O artigo 3º, que permite as PPP’s pelo Legislativo, foi incluído na Medida Provisória 668/2015, que trata tributação sobre produtos importados – um jabuti, termo utilizado para classificar a inclusão de determinado assunto diferente ao texto da MP original. A Câmara pretende utilizar a PPP para a construção de um complexo de gabinetes e serviços – promessa de campanha do presidente Eduardo Cunha.
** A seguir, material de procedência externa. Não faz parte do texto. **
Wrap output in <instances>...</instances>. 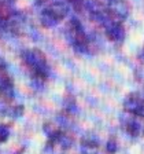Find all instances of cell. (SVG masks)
Returning <instances> with one entry per match:
<instances>
[{
  "mask_svg": "<svg viewBox=\"0 0 144 154\" xmlns=\"http://www.w3.org/2000/svg\"><path fill=\"white\" fill-rule=\"evenodd\" d=\"M22 58L25 63L30 67V70L33 73V81H37L38 85H41L43 81L47 80L48 77V66H47V59L43 51L33 48V50H28V51L22 52Z\"/></svg>",
  "mask_w": 144,
  "mask_h": 154,
  "instance_id": "obj_1",
  "label": "cell"
},
{
  "mask_svg": "<svg viewBox=\"0 0 144 154\" xmlns=\"http://www.w3.org/2000/svg\"><path fill=\"white\" fill-rule=\"evenodd\" d=\"M69 13V6L64 0H52L51 3L43 8L40 14V21L45 28H54L61 22Z\"/></svg>",
  "mask_w": 144,
  "mask_h": 154,
  "instance_id": "obj_2",
  "label": "cell"
},
{
  "mask_svg": "<svg viewBox=\"0 0 144 154\" xmlns=\"http://www.w3.org/2000/svg\"><path fill=\"white\" fill-rule=\"evenodd\" d=\"M67 37H69V40H70L71 45L74 47L76 51L86 52L89 42H88V37L84 32L82 25L77 18H71L69 25H67Z\"/></svg>",
  "mask_w": 144,
  "mask_h": 154,
  "instance_id": "obj_3",
  "label": "cell"
},
{
  "mask_svg": "<svg viewBox=\"0 0 144 154\" xmlns=\"http://www.w3.org/2000/svg\"><path fill=\"white\" fill-rule=\"evenodd\" d=\"M104 29H106V36H107L109 40H111V42H114V43H119L124 40L125 29L121 22L111 21L110 23H107V25L104 26Z\"/></svg>",
  "mask_w": 144,
  "mask_h": 154,
  "instance_id": "obj_4",
  "label": "cell"
},
{
  "mask_svg": "<svg viewBox=\"0 0 144 154\" xmlns=\"http://www.w3.org/2000/svg\"><path fill=\"white\" fill-rule=\"evenodd\" d=\"M99 149V140L93 135H86L81 139V151L84 154H96Z\"/></svg>",
  "mask_w": 144,
  "mask_h": 154,
  "instance_id": "obj_5",
  "label": "cell"
},
{
  "mask_svg": "<svg viewBox=\"0 0 144 154\" xmlns=\"http://www.w3.org/2000/svg\"><path fill=\"white\" fill-rule=\"evenodd\" d=\"M124 128L125 131H126V134L130 135V136H133V138H137V136H140L141 135V125L139 121H136L134 119H128L124 121Z\"/></svg>",
  "mask_w": 144,
  "mask_h": 154,
  "instance_id": "obj_6",
  "label": "cell"
},
{
  "mask_svg": "<svg viewBox=\"0 0 144 154\" xmlns=\"http://www.w3.org/2000/svg\"><path fill=\"white\" fill-rule=\"evenodd\" d=\"M140 100H141V96L139 95V94H134V92L130 94V95H128L125 98L124 109L128 113H133L134 110H136V107H137V105L140 103Z\"/></svg>",
  "mask_w": 144,
  "mask_h": 154,
  "instance_id": "obj_7",
  "label": "cell"
},
{
  "mask_svg": "<svg viewBox=\"0 0 144 154\" xmlns=\"http://www.w3.org/2000/svg\"><path fill=\"white\" fill-rule=\"evenodd\" d=\"M0 99L3 102H10L14 99L13 84H0Z\"/></svg>",
  "mask_w": 144,
  "mask_h": 154,
  "instance_id": "obj_8",
  "label": "cell"
},
{
  "mask_svg": "<svg viewBox=\"0 0 144 154\" xmlns=\"http://www.w3.org/2000/svg\"><path fill=\"white\" fill-rule=\"evenodd\" d=\"M0 84H13L11 77L7 73V63L3 58H0Z\"/></svg>",
  "mask_w": 144,
  "mask_h": 154,
  "instance_id": "obj_9",
  "label": "cell"
},
{
  "mask_svg": "<svg viewBox=\"0 0 144 154\" xmlns=\"http://www.w3.org/2000/svg\"><path fill=\"white\" fill-rule=\"evenodd\" d=\"M67 3H70L71 6H73V8L76 10V11H82V8L85 7V2L84 0H67Z\"/></svg>",
  "mask_w": 144,
  "mask_h": 154,
  "instance_id": "obj_10",
  "label": "cell"
},
{
  "mask_svg": "<svg viewBox=\"0 0 144 154\" xmlns=\"http://www.w3.org/2000/svg\"><path fill=\"white\" fill-rule=\"evenodd\" d=\"M8 136H10L8 128L4 124H0V143H4L8 139Z\"/></svg>",
  "mask_w": 144,
  "mask_h": 154,
  "instance_id": "obj_11",
  "label": "cell"
},
{
  "mask_svg": "<svg viewBox=\"0 0 144 154\" xmlns=\"http://www.w3.org/2000/svg\"><path fill=\"white\" fill-rule=\"evenodd\" d=\"M133 114L140 117V119H144V98H141L140 103L137 105V107H136V110L133 112Z\"/></svg>",
  "mask_w": 144,
  "mask_h": 154,
  "instance_id": "obj_12",
  "label": "cell"
},
{
  "mask_svg": "<svg viewBox=\"0 0 144 154\" xmlns=\"http://www.w3.org/2000/svg\"><path fill=\"white\" fill-rule=\"evenodd\" d=\"M106 151L110 154H114L115 151H117V143H115L114 140H109L106 143Z\"/></svg>",
  "mask_w": 144,
  "mask_h": 154,
  "instance_id": "obj_13",
  "label": "cell"
},
{
  "mask_svg": "<svg viewBox=\"0 0 144 154\" xmlns=\"http://www.w3.org/2000/svg\"><path fill=\"white\" fill-rule=\"evenodd\" d=\"M10 113H11L14 117H21V116L23 114V106L22 105L15 106V107H13V109L10 110Z\"/></svg>",
  "mask_w": 144,
  "mask_h": 154,
  "instance_id": "obj_14",
  "label": "cell"
},
{
  "mask_svg": "<svg viewBox=\"0 0 144 154\" xmlns=\"http://www.w3.org/2000/svg\"><path fill=\"white\" fill-rule=\"evenodd\" d=\"M51 2H52V0H37V2H36V4H37V6H41V7H45L48 3H51Z\"/></svg>",
  "mask_w": 144,
  "mask_h": 154,
  "instance_id": "obj_15",
  "label": "cell"
}]
</instances>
O parceiro privado poderá explorar espaços do novo prédio, que poderão ser alugados para restaurantes, lojas de aviação e outros parceiros comerciais.
 
De acordo com o líder, do PSOL, deputado Chico Alencar (RJ), o artigo atribui um aspecto “negocial” ao Legislativo. “É um ‘jabuti privatizante’ que apequena a atividade política”, disse. “Há fronteiras que têm de ser estabelecidos; não pode haver essa aproximação de empresas da instalação do Poder Público. Se não temos recursos, vamos operar aos poucos, dentro da austeridade”, argumentou. 
 
O deputado Ivan Valente (SP) também criticou e referiu-se a Eduardo Cunha. “Trata-se de megalomania típica de quem se acha dono do parlamento brasileiro, e que legisla de costas para o povo e de mãos dadas com os financiadores privados de campanha, que agora serão sócios na construção do shopping center em plena Câmara dos Deputados. É o fim da picada!”
 
A obra para construção dos novos anexos está orçada em R$ 1 bilhão e já teve apresentação de propostas por parte de construtoras. Levantamento feito pelo jornal Correio Braziliense apontou que quatro das empresas doaram, ao todo, R$ 10,5 milhões para dez deputados federais, vinte estaduais e oito candidatos a governador na campanha eleitoral “Candidatos do PMDB, do qual faz parte o monocrático Cunha, receberam generosos investimentos. Coincidência? O PSOL é contra a construção de shopping com dinheiro público!”, afirmou Chico Alencar.
 
Manobra
O debate sobre as PPP’s também teve como foco a manobra regimental feita pelo presidente Eduardo Cunha. 
 
O texto-base da MP 668 foi aprovado na noite de terça-feira (19), ressalvados os destaques, que seriam analisados no dia seguinte. Ao abrir a sessão na quarta (20), Cunha disse que o destaque do PSOL, que pedia a exclusão do artigo 3º, estava prejudicado, ou seja, não poderia ser votado. O argumento utilizado pela presidência foi de que o PSOL teria quatro deputados – já que Cabo Daciolo foi expulso da legenda, no último final de semana, e a Câmara havia sido notificada na tarde de terça – e só partidos com mínimo cinco podem apresentar destaques.
 
Além do PSOL, líderes de outros partidos questionaram a decisão de Eduardo Cunha, considerando que, daquela forma, por decisão própria ele impedia que os demais 512 deputados votassem pela rejeição ou aprovação do “parlashopping”. Após muita pressão, o artigo referente às PPP’s acabou sendo votado.
 
PIS/Pasep e Cofins
A Medida Provisória 668/2015 aumentou as alíquotas de duas contribuições incidentes sobre as importações, o PIS/Pasep-Importação e a Cofins-Importação. Na regra geral, elas sobem de 1,65% e 7,6% para 2,1% e 9,65%, respectivamente.
 
Para o deputado Edmilson Rodrigues (Psol-PA), o aumento no PIS/Cofins fortalecerá a arrecadação da seguridade social. “Se queremos benefícios, investimentos em saúde pública, evitar que jovens entrem no mundo do crime, há de se fortalecer o sistema de seguridade para repor a arrecadação”, disse.